▸ **Assigned task**: Return the records word for word. Pictures do not belong in the copy.

Stored data entries:
----------------------------------------

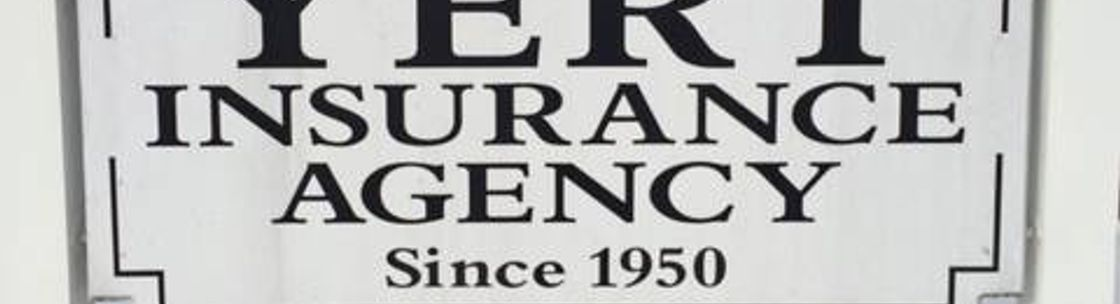 Yert Insurance Agency Willoughby Oh Alignable With all the challenges facing organizations and families today, no one has time to become an insurance expert. alignable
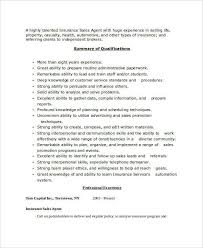 Insurance Sales Resume Sample Insurance Agent Resume Smart Insurance Sales Manager Resume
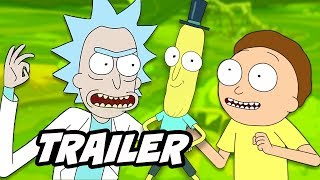 Rick and Morty Season 4 Thanksgiving Teaser Easter Eggs and References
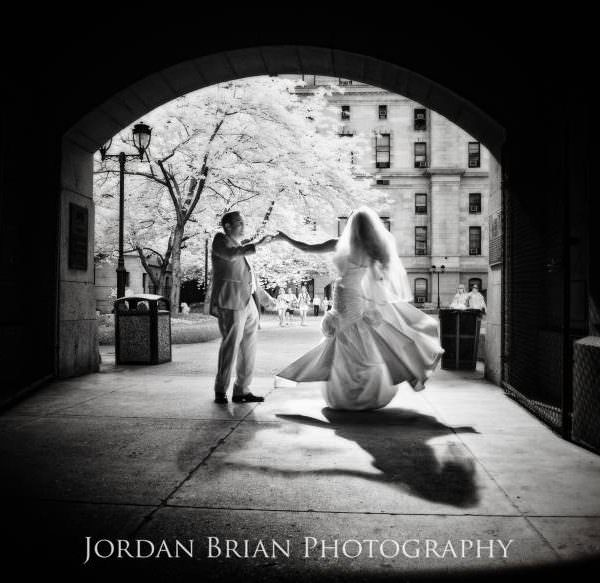 Crystal Tea Room Wedding in Philadelphia of Laura & Jarett
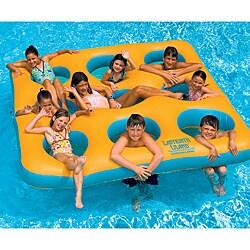 Swimline Labyrinth Island Inflatable Pool Toy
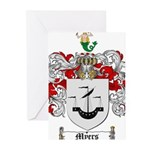 Myers Family Crest Greeting Cards (Pk of 20)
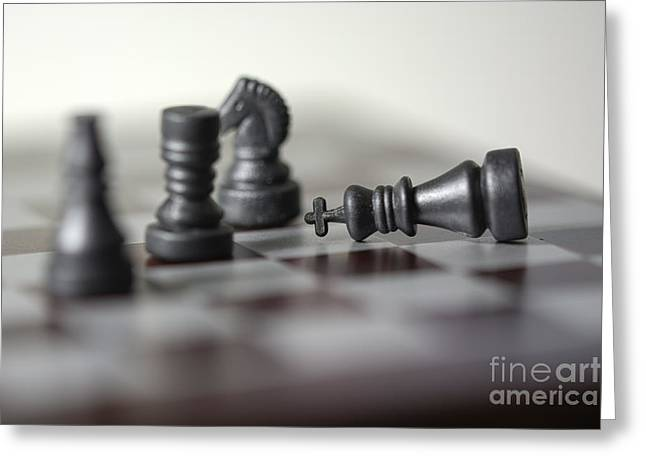 Checkmate Greeting Cards - Checkmate Greeting Card by Andrea Incerti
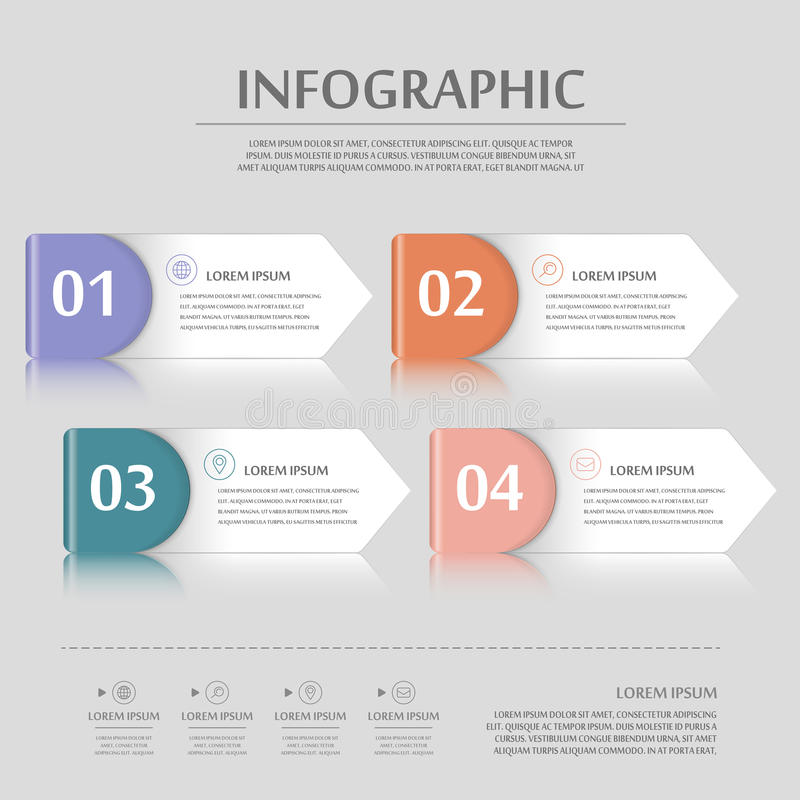 Modern infographic design royaltyfri illustrationer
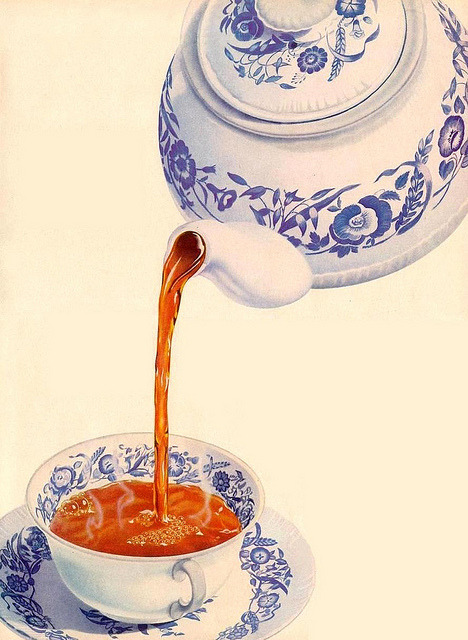 booglarized:  tea anyone? ondiraiduveau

----------------------------------------

▸ **Task response**:
 Yert Insurance Agency Willoughby Oh Alignable With all the challenges facing organizations and families today, no one has time to become an insurance expert. alignable
 Insurance Sales Resume Sample Insurance Agent Resume Smart Insurance Sales Manager Resume
 Rick and Morty Season 4 Thanksgiving Teaser Easter Eggs and References
 Crystal Tea Room Wedding in Philadelphia of Laura & Jarett
 Swimline Labyrinth Island Inflatable Pool Toy
 Myers Family Crest Greeting Cards (Pk of 20)
 Checkmate Greeting Cards - Checkmate Greeting Card by Andrea Incerti
 Modern infographic design royaltyfri illustrationer
 booglarized:  tea anyone? ondiraiduveau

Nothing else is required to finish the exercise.